In the mood for dim sum, we meet local food divas Anissa Helou and Fuchsia Dunlop at Phoenix Palace, in Marylebone. Around us multigenerational Cantonese families and dour-faced Chinese Embassy flacks attack twisted scallion pancakes and soup-filled crab dumplings. Dunlop, a BBC Radio editor who moonlights as an author of best-selling Chinese cookbooks, interrogates the waitress in rapid-fire Mandarin. Out come two dozen dishes, all exemplary: shaggy taro cakes, sesame shrimp pockets, fried crullers in slippery rice-flour skins. Unbelievably, we insist on seconds of the mini rice casserole studded with dusky-sweet coins of air-dried duck sausage. Dunlop’s expertise is Sichuan food, and London restaurant critics are thankful that she consulted on the Northern Chinese menu at the new Baozi Inn. Craving a bowl of spicy Sichuan peanut noodles and a few fat pork dumplings in Soho?This cozy-hip Mao-themed nook is your place.

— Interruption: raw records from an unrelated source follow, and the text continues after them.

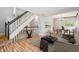 Open-concept living space with wood floors, seamlessly connecting the living and dining areas at 5721 S Jellison St, Littleton, CO 80123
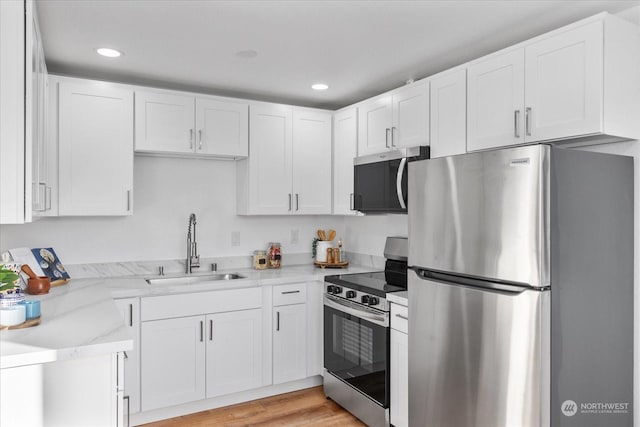 kitchen with white cabinetry, appliances with stainless steel finishes, light hardwood / wood-style floors, and sink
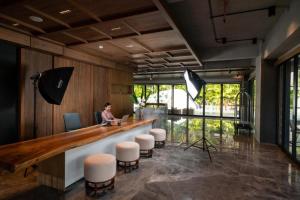 TV a/nebo společenská místnost v ubytování Nusa Dua Suites powered by Cocotel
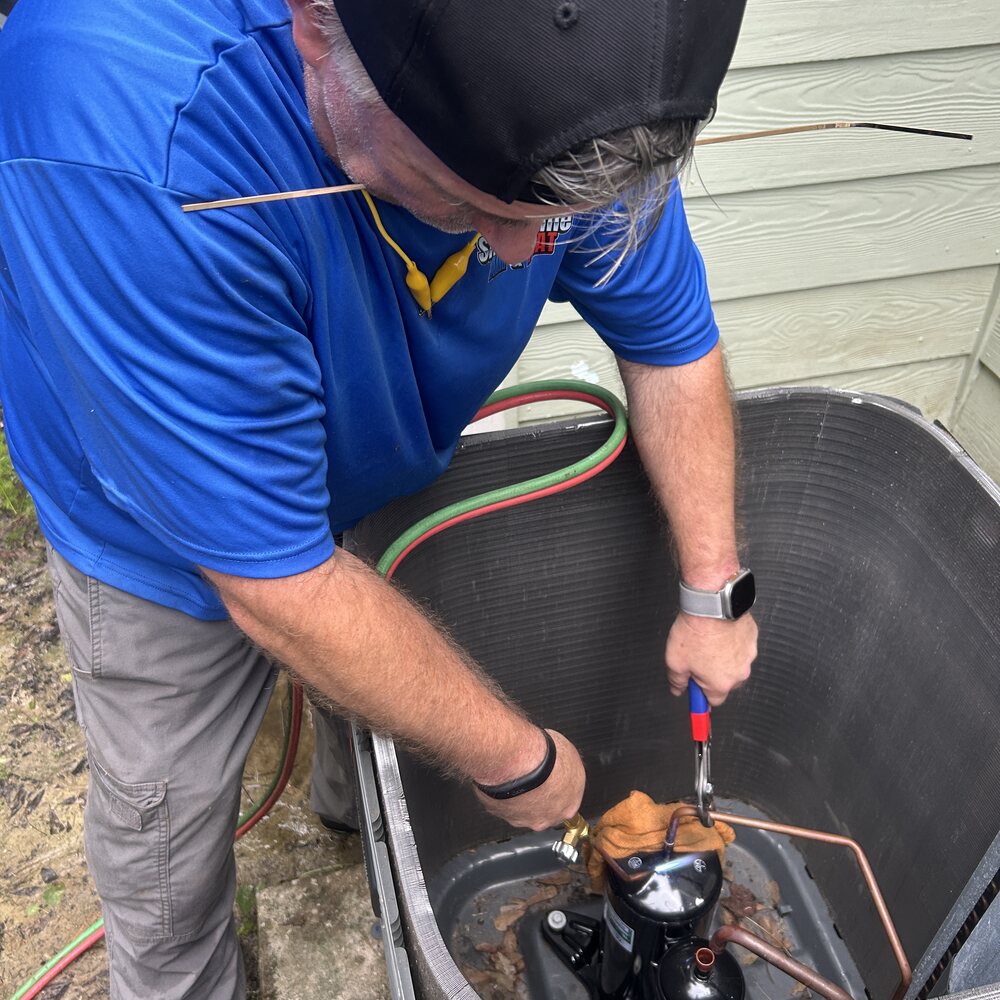 Smart Home Air & Heat tech servicing a compressor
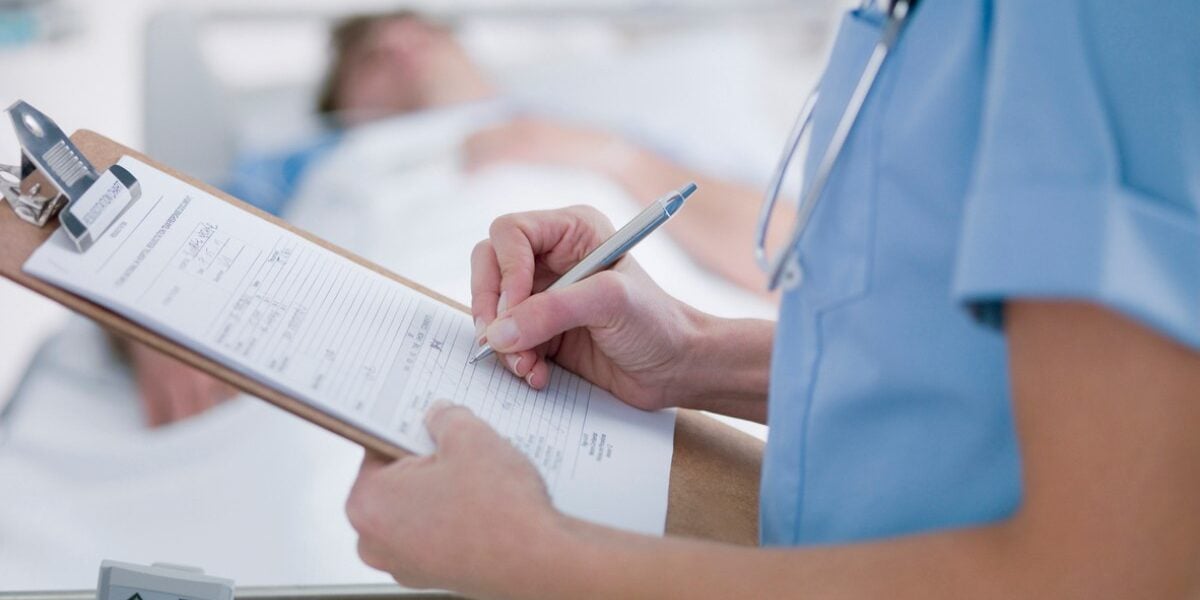 a doctor filling in paperwork for a patient in a country with a reciprocal healthcare agreement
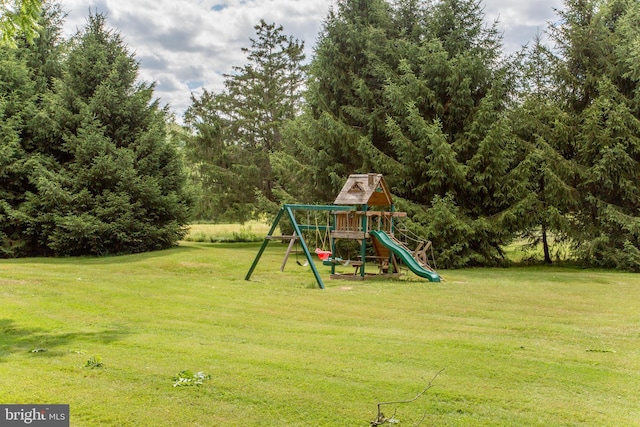 view of jungle gym with a yard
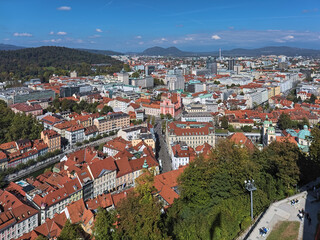 Ljubljana, Slovenia. High angle view over the central and north-west parts of the city with Franciscan Church of the Annunciation in the centre of the image. View from Castle Hill. - 649828411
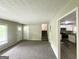 Bright living room with carpeted floors leads to an updated kitchen with modern stainless appliances at 815 Magna Carta Nw Dr, Atlanta, GA 30318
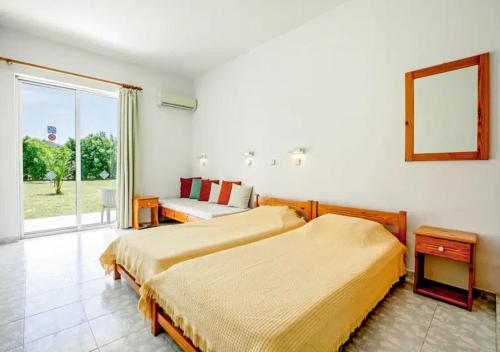 a hotel room with two beds and a window at Paras Sun Hotel & Apartments in Ialysos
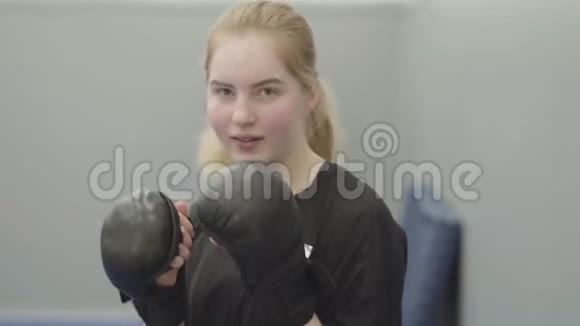 一位戴着拳击手套的年轻女孩在镜头前视频的预览图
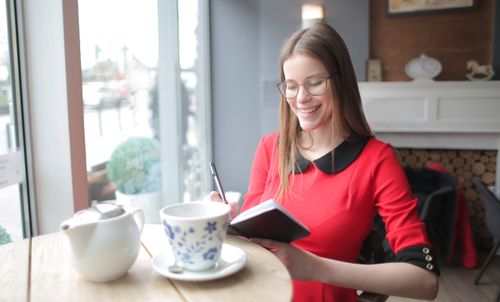 Free Smiling woman in red dress enjoying tea and writing in a cafe by the window. Stock Photo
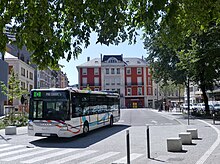 Photographie en couleurs d’un autobus blanc avec des traits multicolore quittant un arrêt de bus en zone urbaine, avec un bâtiment rouge et blanc dans le fond. Invisible sur la photo, la gare ferroviaire se trouve à gauche.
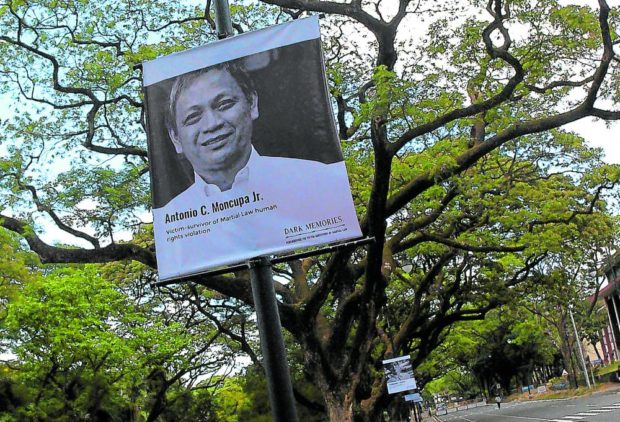 Poster of martial law survivor at the UP Diliman campus. STORY: Presidential bets vow to make rights body stronger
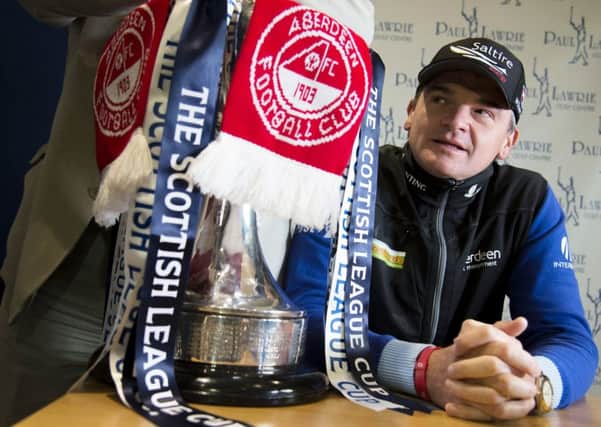 Aberdeen fan Paul Lawrie chose to miss a big tournament in order to cheer them on. Picture: SNS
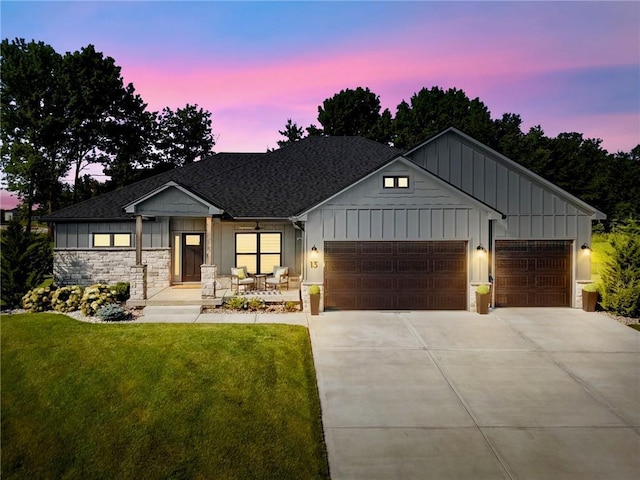 13 Tahoma Rdg, Lake Winnebago, MO 64034 - modern inspired farmhouse featuring board and batten siding, an attached garage, driveway, a front yard, and covered porch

On our next outing, Helou takes charge. The Syrian-Lebanese food writer and budding ice cream entrepreneur chooses Al Waha, London’s most refined Lebanese restaurant. Refreshingly stripped of Arabian Nights clichés, the understated earth-toned room caters to the Notting Hill demographic. With Helou ordering, we brace ourselves for a meze marathon. “This is the best falafel on earth,” Helou insists, popping a greaseless, airy chickpea bonbon into her mouth. The same light touch distinguishes the delicate pastries filled with spinach, pomegranate, and nuts; cinnamon-tinged makanek lamb sausage, and moujaddara, a subtly spiced lentil-and-crushed-wheat pilaf accented with caramelized onions. Every dish is prepared with the kind of care one rarely finds outside patrician Lebanese homes. Too bad we have no room for main courses.
Finally, my last piece of London advice: Take a scenic ride on the Thames to Greenwich. After paying proper respect to its gorgeous museums and parks, indulge in the impeccable steak-and-stout pie and some artisanal ales on the bucolic patio of Greenwich Union, possibly the most charming pub on the planet. If you ever have a lovelier day for less, the next round of raspberry wheat beer is on us.